◆ **Required task 1**:
Answer these questions from the forum thread on stake pocket work light mounts, one line each:
(a) What truck does the original poster drive?
(b) What does Dissociative suggest putting in the stake pockets, and what part of it holds the bracket?
(c) How does KL&M Snow Div. want the alley lights to look?
◆ **Required task 2**:
For each statement, decide whether it agrees with the forum thread on stake pocket work light mounts. Answer yes or no, and quote the words from the thread that decide it.
(a) The original poster keeps the light mounts on the truck all year.
(b) The expanding rubber tie downs from Tractor Supply fit the poster's stake pockets.
(c) The mount the poster put together last year damaged the truck's paint.
◆ **Required task 3**: Extend the forum thread on stake pocket work light mounts by writing the next reply after its final post.

# stake pocket work light mounts



## NY_plow_guy (Dec 14, 2008)

I am looking for a suggestion as to what to put in my stake pockets to mount my work light with. I had something i cobbed together last year but i didn't like how it mounted plus it chewed up my paint. I also remove them for the summer. I would like to use something like those expanding rubber tie downs like from tractor supply but those are not the right size for my trucks pockets.(2003 chevy silverado 2500hd) any one have any suggestion?
thanks, Austin


----------



## Dissociative (Feb 28, 2007)

expanding rubber drain plugs.....they have a wing nut on them to use to hold the bracket.


----------



## KL&M Snow Div. (Jan 2, 2009)

I've been thinking about doing something for alley lights. But what ever I do I want them to be kind of hidden. I'm not sure how I wanna do it, anyone?


----------



## Dissociative (Feb 28, 2007)

KL&M Snow Div.;849778 said:


> I've been thinking about doing something for alley lights. But what ever I do I want them to be kind of hidden. I'm not sure how I wanna do it, anyone?


check your own thread for your answers .

◆ **Collected data**:
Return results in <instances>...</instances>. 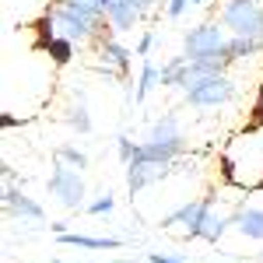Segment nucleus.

◆ **Exercise answer 1**:
(a) A 2003 Chevy Silverado 2500HD.
(b) Expanding rubber drain plugs; a wing nut on them holds the bracket.
(c) Kind of hidden.

◆ **Exercise answer 2**:
(a) No: "I also remove them for the summer."
(b) No: "those are not the right size for my trucks pockets"
(c) Yes: "it chewed up my paint"

◆ **Exercise answer 3**:
----------



## NY_plow_guy (Dec 14, 2008)

ok well i got the TSC tie downs to work good. They were not long enough to go the lenght of the stake pockets but were to wide to go the short way. So i took a grinder with a sanding disk and shortened the lenght to just fit into the short way in the pocket. Messy, rubber dust everywhere, I would suggest doing outside. I replaced the 3/8 eye bolt with a regular bolt. Then drilled holes in the plates for the wires and mount a set of TSC round work lights to then after i drilled the mount holes to 3/8. it looks good and clean enough for me. No damage to the stake packets or bed rails. I will get pictures soon. I'm also workinf on a new backrack/ amber light mount.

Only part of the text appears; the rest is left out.